PROBLEM DETAILS ->
Please restate the data word for word, leaving out no line.

::: DATA FOR ANALYSIS :::

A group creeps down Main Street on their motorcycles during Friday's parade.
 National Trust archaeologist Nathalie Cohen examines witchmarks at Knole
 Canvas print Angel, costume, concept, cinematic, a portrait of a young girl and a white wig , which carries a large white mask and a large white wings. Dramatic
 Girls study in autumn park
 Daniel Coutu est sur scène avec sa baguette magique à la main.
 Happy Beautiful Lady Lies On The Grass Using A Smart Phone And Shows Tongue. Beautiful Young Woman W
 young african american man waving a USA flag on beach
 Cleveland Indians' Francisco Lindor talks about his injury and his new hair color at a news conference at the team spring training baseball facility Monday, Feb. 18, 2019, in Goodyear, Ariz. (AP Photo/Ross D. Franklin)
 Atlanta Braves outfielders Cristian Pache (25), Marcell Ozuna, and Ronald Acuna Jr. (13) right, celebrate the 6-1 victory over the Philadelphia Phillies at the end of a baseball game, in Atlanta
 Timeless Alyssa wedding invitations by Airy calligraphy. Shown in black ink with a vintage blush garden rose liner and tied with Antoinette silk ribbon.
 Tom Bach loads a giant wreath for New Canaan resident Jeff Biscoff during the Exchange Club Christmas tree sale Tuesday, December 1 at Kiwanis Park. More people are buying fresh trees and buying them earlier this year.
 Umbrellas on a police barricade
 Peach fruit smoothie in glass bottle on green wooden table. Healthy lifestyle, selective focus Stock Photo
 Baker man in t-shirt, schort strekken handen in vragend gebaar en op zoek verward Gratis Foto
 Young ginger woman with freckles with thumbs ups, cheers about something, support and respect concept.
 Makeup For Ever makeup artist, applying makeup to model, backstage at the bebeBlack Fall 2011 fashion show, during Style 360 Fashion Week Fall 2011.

:::

SOLUTION BELOW ->
A group creeps down Main Street on their motorcycles during Friday's parade.
 National Trust archaeologist Nathalie Cohen examines witchmarks at Knole
 Canvas print Angel, costume, concept, cinematic, a portrait of a young girl and a white wig , which carries a large white mask and a large white wings. Dramatic
 Girls study in autumn park
 Daniel Coutu est sur scène avec sa baguette magique à la main.
 Happy Beautiful Lady Lies On The Grass Using A Smart Phone And Shows Tongue. Beautiful Young Woman W
 young african american man waving a USA flag on beach
 Cleveland Indians' Francisco Lindor talks about his injury and his new hair color at a news conference at the team spring training baseball facility Monday, Feb. 18, 2019, in Goodyear, Ariz. (AP Photo/Ross D. Franklin)
 Atlanta Braves outfielders Cristian Pache (25), Marcell Ozuna, and Ronald Acuna Jr. (13) right, celebrate the 6-1 victory over the Philadelphia Phillies at the end of a baseball game, in Atlanta
 Timeless Alyssa wedding invitations by Airy calligraphy. Shown in black ink with a vintage blush garden rose liner and tied with Antoinette silk ribbon.
 Tom Bach loads a giant wreath for New Canaan resident Jeff Biscoff during the Exchange Club Christmas tree sale Tuesday, December 1 at Kiwanis Park. More people are buying fresh trees and buying them earlier this year.
 Umbrellas on a police barricade
 Peach fruit smoothie in glass bottle on green wooden table. Healthy lifestyle, selective focus Stock Photo
 Baker man in t-shirt, schort strekken handen in vragend gebaar en op zoek verward Gratis Foto
 Young ginger woman with freckles with thumbs ups, cheers about something, support and respect concept.
 Makeup For Ever makeup artist, applying makeup to model, backstage at the bebeBlack Fall 2011 fashion show, during Style 360 Fashion Week Fall 2011.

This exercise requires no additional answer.